* [PASSAGE PROVIDED]:
How do you sequence a whole genome?
There are two general strategies for sequencing a complete genome. The method preferred by the Human Genome Project is the hierarchical shotgun sequencing method. In this approach, genomic DNA is cut into pieces of about 150 Mb and inserted into BAC vectors, transformed into E. coli where they are replicated and stored. The BAC inserts are isolated and mapped to determine the order of each cloned 150 Mb fragment. This is referred to as the Golden Tiling Path. Each BAC fragment in the Golden Path is fragmented randomly into smaller pieces and each piece is cloned into a plasmid and sequenced on both strands. These sequences are aligned so that identical sequences are overlapping. These contiguous pieces are then assembled into finished sequence once each strand has been sequenced about 4 times to produce 8X coverage of high quality data.
Figure 1. Schematic diagram of sequencing strategy used by the publicly funded Human Genome Project. The DNA was cut into 150 Mb fragments and arranged into overlapping contiguous fragments. These contigs were cut into smaller pieces and sequenced completely.

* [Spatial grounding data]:
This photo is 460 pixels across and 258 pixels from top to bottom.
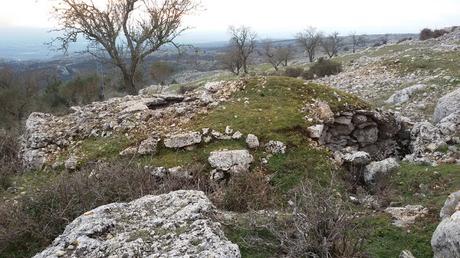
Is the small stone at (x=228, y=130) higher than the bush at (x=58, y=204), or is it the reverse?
the small stone at (x=228, y=130)

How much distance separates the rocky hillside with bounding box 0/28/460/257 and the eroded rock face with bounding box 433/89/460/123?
40 mm

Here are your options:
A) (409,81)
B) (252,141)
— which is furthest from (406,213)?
(409,81)

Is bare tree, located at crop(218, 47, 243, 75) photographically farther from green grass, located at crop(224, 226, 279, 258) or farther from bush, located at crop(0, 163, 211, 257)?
green grass, located at crop(224, 226, 279, 258)

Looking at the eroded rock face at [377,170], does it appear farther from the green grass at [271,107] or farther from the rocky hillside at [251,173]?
the green grass at [271,107]

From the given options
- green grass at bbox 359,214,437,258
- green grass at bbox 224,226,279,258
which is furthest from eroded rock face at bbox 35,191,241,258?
green grass at bbox 359,214,437,258

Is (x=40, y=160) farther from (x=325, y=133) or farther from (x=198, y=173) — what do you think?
(x=325, y=133)

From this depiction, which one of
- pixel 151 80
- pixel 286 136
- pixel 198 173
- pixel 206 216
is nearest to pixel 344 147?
pixel 286 136

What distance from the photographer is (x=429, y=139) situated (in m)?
11.6

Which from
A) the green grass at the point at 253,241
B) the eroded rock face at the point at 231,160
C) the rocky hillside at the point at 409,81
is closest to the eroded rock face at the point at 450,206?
the green grass at the point at 253,241

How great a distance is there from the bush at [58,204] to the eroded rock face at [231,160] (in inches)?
63.6

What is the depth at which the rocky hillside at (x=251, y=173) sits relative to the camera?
5926 millimetres

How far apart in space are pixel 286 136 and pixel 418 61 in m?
14.6

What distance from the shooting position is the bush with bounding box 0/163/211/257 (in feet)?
23.5

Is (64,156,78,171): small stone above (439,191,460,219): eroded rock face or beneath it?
beneath
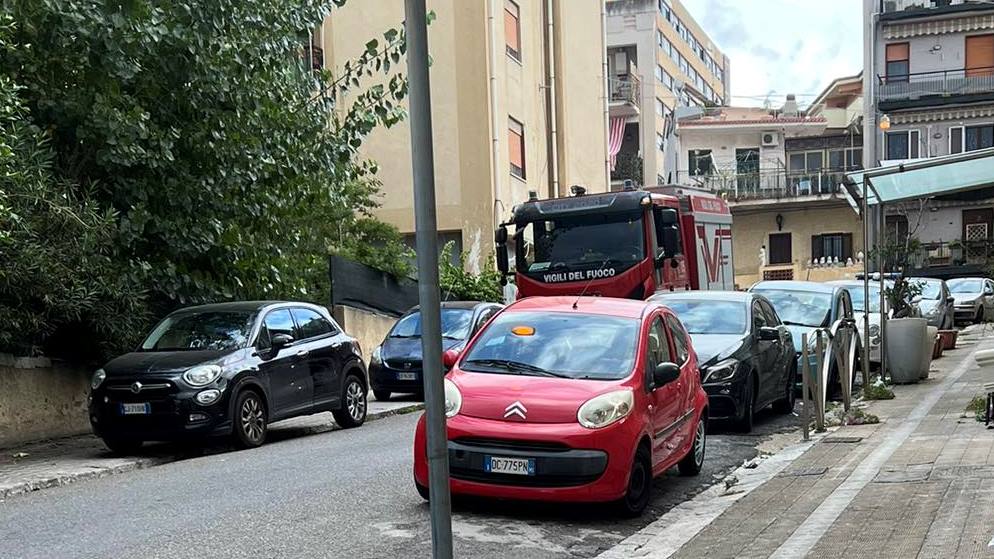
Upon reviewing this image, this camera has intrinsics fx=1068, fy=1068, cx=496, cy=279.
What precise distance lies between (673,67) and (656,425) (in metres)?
59.0

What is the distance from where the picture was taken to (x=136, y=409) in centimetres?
1173

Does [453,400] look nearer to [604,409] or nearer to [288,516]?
[604,409]

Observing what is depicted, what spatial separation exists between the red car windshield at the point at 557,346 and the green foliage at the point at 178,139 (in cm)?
554

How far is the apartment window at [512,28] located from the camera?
101ft

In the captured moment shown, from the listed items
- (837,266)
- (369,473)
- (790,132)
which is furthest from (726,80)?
(369,473)

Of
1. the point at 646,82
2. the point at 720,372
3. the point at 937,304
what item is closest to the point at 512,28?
the point at 937,304

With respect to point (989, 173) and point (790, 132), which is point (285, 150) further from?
point (790, 132)

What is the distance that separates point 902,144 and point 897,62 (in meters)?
3.66

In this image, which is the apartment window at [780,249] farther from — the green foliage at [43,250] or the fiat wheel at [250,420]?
the fiat wheel at [250,420]

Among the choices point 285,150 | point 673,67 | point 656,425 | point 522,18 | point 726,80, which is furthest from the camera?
point 726,80

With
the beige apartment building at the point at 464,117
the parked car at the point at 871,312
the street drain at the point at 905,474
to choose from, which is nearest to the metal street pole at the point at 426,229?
the street drain at the point at 905,474

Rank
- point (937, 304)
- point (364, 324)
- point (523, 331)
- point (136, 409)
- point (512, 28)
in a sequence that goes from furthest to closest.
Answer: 1. point (512, 28)
2. point (937, 304)
3. point (364, 324)
4. point (136, 409)
5. point (523, 331)

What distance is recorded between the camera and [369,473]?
10.0 metres

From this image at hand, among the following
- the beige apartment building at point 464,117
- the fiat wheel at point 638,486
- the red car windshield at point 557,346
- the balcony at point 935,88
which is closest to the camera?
the fiat wheel at point 638,486
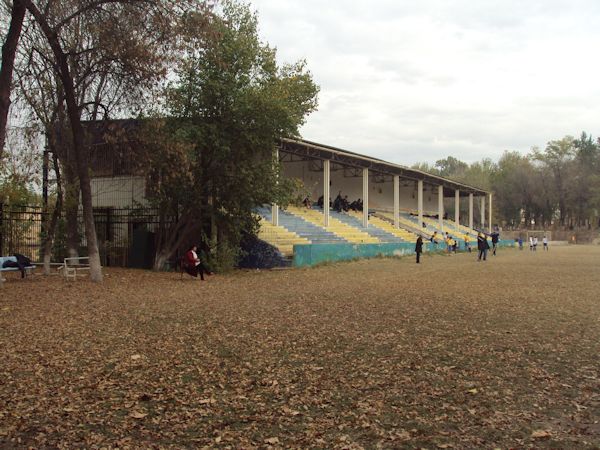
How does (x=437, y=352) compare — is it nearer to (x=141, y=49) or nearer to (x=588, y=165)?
(x=141, y=49)

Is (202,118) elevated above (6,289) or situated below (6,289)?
above

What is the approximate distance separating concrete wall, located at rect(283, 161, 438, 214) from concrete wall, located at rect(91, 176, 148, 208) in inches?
486

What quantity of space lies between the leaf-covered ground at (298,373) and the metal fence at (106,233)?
8.88m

* [COMPLETE THE FOLLOWING]:
- A) Answer these questions about the passage on genome sequencing, one per line:
(i) Which sequencing method did the Human Genome Project prefer?
(ii) What name is given to the mapped order of the cloned 150 Mb fragments?
(iii) About how many times is each strand sequenced before the pieces are assembled into finished sequence?
- B) In the passage on genome sequencing, take the section starting at "Figure 1. Schematic" and ending at "and sequenced completely.", swap "contigs" for "contiguous segments", and write out the result.
- C) Please pick up the passage on genome sequencing after its final sentence and keep writing.
This material stands apart from the passage on genome sequencing.

* [RESULTS]:
- A)
(i) The hierarchical shotgun sequencing method
(ii) The Golden Tiling Path
(iii) About 4 times

- B)
Figure 1. Schematic diagram of sequencing strategy used by the publicly funded Human Genome Project. The DNA was cut into 150 Mb fragments and arranged into overlapping contiguous fragments. These contiguous segments were cut into smaller pieces and sequenced completely.

- C)
The method developed and preferred by Celera is simply called shotgun sequencing. This approach was developed and perfected on prokaryotic genomes which are smaller in size and contain less repetitive DNA. Shotgun sequencing randomly shears genomic DNA into small pieces which are cloned into plasmids and sequenced on both strands, thus eliminating the BAC step from the HGP's approach. Once the sequences are obtained, they are aligned and assembled into finished sequence.
Figure 2. Schematic diagram of sequencing strategy used by Celera. The DNA was cut into small pieces and sequenced completely. These fragments were organized into contigs based on overlapping sequences.
The advantage to the hierarchical approach is sequencers are less likely to make mistakes when assembling the shotgun fragments into contigs as long as full chromosomes. The reason is that the chromosomal location for each BAC is known, and there are fewer random pieces to assemble. The disadvantage to this method is time and expense. The shotgun method is faster and less expensive, but it is more prone to errors due to incorrect assembly of finished sequence. For example, if a 500 kb portion of a chromosome is duplicated and each duplication is cut into 2kb fragments, then it would be difficult to determine where a particular 2 kb piece should be located in the finished sequence since it occurs twice. You might think, "who cares since they're duplicates?" But duplications seldom retain their original sequences; they tend to drift over time. So a small region may be retained while other parts may mutate. This might create overlapping sequences for small pieces that are located several hundred kb apart on the chromosome.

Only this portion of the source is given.